With this news, the semiconductor ETF also reached an all-time high. The VanEck Semiconductor ETF increased by 0.68%.
Microsoft and Amazon rose by 1.4% and 1.5% respectively. Meta Platforms and Alphabet also saw gains.
The Federal Reserve noted in the June minutes released on this day that "most Commissioners believe that an interest rate cut would be appropriate this year."
It also assessed the inflation pressure caused by President Trump's tariff policy as "temporary and limited."
On the same day, President Trump announced additional tariffs on seven countries. A 20% tariff will be levied on the Philippines, 25% on Brunei and Moldova, and 30% on Algeria, Iraq, and Libya.
The previous day, it was announced that a 50% tariff would be imposed on copper imports. As a result, copper futures prices in the U.S. reached a record premium compared to the London Metal Exchange.
AES soared 19.8% on news of a review for sale.

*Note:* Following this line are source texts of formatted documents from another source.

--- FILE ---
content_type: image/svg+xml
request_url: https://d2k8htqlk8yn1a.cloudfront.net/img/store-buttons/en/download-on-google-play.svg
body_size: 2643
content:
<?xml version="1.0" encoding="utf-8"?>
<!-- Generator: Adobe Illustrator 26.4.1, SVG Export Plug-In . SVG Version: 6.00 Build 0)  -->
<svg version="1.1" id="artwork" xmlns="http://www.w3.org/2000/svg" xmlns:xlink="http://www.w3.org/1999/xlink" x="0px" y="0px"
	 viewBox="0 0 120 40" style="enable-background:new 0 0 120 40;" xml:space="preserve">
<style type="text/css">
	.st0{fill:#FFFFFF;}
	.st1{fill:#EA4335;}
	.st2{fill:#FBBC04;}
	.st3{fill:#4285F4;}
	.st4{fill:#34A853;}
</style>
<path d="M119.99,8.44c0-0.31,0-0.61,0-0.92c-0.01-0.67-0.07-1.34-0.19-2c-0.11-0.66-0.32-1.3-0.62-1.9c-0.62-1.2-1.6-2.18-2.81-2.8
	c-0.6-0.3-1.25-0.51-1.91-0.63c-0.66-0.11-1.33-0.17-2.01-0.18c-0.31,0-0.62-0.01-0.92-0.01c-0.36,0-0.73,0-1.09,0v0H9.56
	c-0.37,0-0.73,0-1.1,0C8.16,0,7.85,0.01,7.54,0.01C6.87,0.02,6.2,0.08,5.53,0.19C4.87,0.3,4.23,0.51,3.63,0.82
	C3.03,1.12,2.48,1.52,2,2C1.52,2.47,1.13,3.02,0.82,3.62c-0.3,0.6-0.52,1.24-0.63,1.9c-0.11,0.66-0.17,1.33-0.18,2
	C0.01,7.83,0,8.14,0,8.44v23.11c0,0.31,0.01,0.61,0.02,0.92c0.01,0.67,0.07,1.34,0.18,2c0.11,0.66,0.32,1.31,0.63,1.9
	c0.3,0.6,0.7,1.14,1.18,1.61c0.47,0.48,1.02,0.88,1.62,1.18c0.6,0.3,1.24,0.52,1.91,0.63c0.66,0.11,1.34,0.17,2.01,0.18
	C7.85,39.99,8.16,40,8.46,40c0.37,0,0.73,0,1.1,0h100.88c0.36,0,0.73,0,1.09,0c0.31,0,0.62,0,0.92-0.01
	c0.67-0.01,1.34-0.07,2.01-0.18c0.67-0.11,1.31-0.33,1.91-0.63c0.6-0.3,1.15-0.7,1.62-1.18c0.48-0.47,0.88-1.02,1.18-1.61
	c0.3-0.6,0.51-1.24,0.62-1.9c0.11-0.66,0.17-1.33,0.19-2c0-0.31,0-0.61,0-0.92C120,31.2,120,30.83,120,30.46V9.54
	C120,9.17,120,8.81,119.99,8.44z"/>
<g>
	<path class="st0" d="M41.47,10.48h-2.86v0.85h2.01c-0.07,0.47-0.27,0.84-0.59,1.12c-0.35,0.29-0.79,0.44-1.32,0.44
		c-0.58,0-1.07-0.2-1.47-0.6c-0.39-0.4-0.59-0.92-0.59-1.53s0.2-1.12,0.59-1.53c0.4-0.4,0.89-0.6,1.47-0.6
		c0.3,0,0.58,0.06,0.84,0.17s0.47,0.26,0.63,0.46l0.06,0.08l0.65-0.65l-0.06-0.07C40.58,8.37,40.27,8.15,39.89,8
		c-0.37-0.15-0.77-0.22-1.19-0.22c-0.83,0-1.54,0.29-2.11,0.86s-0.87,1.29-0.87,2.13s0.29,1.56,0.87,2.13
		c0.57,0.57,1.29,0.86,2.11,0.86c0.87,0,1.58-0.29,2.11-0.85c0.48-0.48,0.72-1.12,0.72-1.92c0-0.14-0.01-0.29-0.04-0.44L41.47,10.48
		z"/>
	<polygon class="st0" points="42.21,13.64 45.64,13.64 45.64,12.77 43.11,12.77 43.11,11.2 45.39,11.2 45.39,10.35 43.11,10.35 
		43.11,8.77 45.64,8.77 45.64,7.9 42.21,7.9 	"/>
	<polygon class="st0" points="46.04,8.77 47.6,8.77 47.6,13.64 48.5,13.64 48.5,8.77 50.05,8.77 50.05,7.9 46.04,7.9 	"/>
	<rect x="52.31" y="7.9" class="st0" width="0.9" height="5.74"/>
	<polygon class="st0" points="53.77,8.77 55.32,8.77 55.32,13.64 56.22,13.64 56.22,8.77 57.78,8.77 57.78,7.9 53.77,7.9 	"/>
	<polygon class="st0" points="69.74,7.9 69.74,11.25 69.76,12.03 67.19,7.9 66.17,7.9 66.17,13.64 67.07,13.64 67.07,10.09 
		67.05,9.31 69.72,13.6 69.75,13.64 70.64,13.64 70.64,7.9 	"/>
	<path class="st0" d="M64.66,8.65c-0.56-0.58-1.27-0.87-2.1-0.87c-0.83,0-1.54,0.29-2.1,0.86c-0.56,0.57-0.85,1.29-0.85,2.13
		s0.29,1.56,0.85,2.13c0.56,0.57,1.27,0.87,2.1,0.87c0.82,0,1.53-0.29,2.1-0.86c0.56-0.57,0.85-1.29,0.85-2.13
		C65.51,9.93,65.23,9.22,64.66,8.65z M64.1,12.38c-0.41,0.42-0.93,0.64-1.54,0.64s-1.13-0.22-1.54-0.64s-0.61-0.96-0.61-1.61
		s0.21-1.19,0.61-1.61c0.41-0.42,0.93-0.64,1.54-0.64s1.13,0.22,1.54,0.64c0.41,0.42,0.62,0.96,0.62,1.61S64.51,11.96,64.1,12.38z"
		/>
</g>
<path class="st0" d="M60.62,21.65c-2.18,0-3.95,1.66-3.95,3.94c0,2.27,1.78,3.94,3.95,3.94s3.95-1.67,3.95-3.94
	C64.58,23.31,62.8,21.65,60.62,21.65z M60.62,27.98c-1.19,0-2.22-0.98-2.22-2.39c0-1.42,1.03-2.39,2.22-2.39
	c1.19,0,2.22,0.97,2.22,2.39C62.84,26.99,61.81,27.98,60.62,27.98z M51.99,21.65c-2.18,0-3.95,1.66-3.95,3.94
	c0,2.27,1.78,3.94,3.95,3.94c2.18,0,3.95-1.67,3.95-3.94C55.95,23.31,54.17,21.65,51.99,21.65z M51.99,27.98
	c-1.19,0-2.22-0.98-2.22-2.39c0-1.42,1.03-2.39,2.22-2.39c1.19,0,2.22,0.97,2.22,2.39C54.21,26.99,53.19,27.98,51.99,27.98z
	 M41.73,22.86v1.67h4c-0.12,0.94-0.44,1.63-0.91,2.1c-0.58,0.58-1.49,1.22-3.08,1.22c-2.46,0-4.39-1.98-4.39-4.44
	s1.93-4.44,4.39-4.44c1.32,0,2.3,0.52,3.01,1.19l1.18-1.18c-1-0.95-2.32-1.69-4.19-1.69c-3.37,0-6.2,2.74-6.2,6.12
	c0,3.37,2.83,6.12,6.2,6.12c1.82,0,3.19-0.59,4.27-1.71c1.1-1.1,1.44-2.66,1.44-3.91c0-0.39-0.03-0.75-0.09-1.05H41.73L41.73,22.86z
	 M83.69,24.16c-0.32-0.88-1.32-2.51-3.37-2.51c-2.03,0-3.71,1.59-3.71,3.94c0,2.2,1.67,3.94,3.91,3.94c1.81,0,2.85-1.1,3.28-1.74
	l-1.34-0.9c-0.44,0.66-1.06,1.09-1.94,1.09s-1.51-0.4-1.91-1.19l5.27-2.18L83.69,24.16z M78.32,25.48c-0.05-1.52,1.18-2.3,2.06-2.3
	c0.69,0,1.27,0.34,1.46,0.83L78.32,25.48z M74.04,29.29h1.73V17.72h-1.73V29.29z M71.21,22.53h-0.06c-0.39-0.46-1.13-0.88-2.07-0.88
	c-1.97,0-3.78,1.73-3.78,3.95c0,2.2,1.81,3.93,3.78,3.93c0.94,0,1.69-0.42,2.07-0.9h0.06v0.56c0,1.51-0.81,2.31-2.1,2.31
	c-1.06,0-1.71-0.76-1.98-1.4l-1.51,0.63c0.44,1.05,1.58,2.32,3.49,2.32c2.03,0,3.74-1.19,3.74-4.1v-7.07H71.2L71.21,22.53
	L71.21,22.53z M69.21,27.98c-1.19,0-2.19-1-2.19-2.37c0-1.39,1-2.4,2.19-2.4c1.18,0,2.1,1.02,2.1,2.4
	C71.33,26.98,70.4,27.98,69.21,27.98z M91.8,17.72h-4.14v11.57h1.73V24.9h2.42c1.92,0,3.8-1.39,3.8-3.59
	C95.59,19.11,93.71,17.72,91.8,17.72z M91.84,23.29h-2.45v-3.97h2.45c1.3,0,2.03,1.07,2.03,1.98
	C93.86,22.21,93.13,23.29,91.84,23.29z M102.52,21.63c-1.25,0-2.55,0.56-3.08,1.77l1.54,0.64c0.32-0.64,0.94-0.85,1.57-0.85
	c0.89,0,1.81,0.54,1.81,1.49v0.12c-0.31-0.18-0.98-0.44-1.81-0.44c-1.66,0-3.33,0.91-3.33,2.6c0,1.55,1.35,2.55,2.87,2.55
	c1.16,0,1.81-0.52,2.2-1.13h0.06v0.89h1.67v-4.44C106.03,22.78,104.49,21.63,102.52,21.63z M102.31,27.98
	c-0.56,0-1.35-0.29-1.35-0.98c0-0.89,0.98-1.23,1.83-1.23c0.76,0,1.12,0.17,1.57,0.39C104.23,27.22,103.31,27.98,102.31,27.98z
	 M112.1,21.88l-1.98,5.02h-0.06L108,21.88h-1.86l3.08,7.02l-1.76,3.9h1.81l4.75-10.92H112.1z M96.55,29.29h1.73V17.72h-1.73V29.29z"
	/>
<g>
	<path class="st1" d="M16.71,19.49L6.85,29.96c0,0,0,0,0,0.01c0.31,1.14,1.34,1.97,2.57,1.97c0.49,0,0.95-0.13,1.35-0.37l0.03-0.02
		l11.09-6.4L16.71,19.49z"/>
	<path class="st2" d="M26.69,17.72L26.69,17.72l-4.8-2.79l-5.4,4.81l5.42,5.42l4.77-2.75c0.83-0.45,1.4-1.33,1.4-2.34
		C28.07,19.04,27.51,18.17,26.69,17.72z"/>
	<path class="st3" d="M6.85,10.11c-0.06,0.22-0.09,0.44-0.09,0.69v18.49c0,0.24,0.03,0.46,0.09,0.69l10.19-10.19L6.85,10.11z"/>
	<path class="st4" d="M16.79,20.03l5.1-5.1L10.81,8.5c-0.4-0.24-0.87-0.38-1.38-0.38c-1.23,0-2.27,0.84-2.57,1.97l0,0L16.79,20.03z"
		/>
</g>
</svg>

Bloomberg reported that BlackRock and Brookfield are considering an acquisition.
Boeing rose 3.7% on news that aircraft deliveries in June increased by 27% compared to the same period last year.
On the other hand, UnitedHealth fell 1.6% on news of an investigation by the Department of Justice into Medicare billing practices.
Chris Brigati, Chief Investment Officer at SWBC, said, "The market is becoming insensitive to tariff headwinds," and added that "the expectation is growing that robust growth over the past three months has allowed it to withstand the tariffs."